Legal and banking advisers said the season would likely create more friction than previous years, partly due to pressure on Tokyo Stock Exchange companies to focus on capital efficiency and valuations.

Last year’s excess of unrealized real estate capital gains follows 10 years in which Japanese condo and commercial property prices have risen and in which, unlike London, New York and Hong Kong, remote work was not possible. has taken hold and office vacancies in Tokyo remain low after the pandemic. .

Real estate companies such as Mitsubishi Estate and Tokyo Tatemono have done well, with shares in the sector up more than 20 percent since January.

But Goldman Japan equity strategist Bruce Kirk said the companies were under pressure from shareholders to justify their non-core businesses, and the vast property portfolios seemed anomalous.
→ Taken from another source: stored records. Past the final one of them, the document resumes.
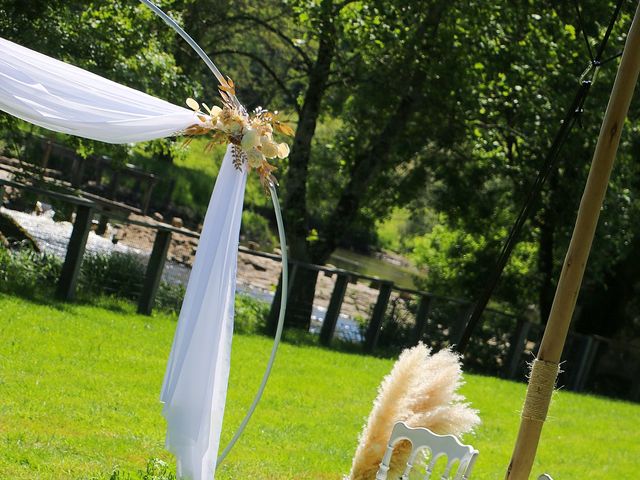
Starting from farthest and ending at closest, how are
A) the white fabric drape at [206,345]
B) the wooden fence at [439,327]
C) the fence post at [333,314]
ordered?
1. the fence post at [333,314]
2. the wooden fence at [439,327]
3. the white fabric drape at [206,345]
Bankers who have advised Japanese companies on how to deal with the activists said that while investors once saw the property portfolios as an oddity, their existence now represented a target for the companies and made them vulnerable to the campaigns of the shareholders.

Goldman’s report focused on about 250 companies in the Topix index that were not real estate specialists but had business segments that operated their real estate assets.

Accounting changes made in 2010 required companies to disclose the book value of properties held for investment or rental, along with an estimate of the market value. The difference between those two figures produces an annual calculation of unrealized gains or losses on the property, which in many cases is office space.

Between them, those companies declared $77 billion in paper profits in 2023, not far from the $89 billion in paper profits reported by the Japanese real estate industry itself.

Recent high-profile activist fund commitments to Japanese companies, including Elliott Management’s fight with Dai Nippon Printing, have focused on non-core real estate assets.

“The potential unlocking of value from undervalued non-core real estate gives investors another pressure point to focus on during their conversations with Japanese corporate management,” Kirk said.

He added that there would likely be some debate over the definition of core versus non-core, and his selection of companies with large non-core real estate portfolios deliberately omitted Japan’s railway companies, which own significant properties around their stations.

“The corporate governance push is definitely on the side of investors right now,” Kirk said. “This could encourage greater scrutiny of the reasons why non-real estate companies hold such extensive portfolios of real estate assets during this year’s AGM season.”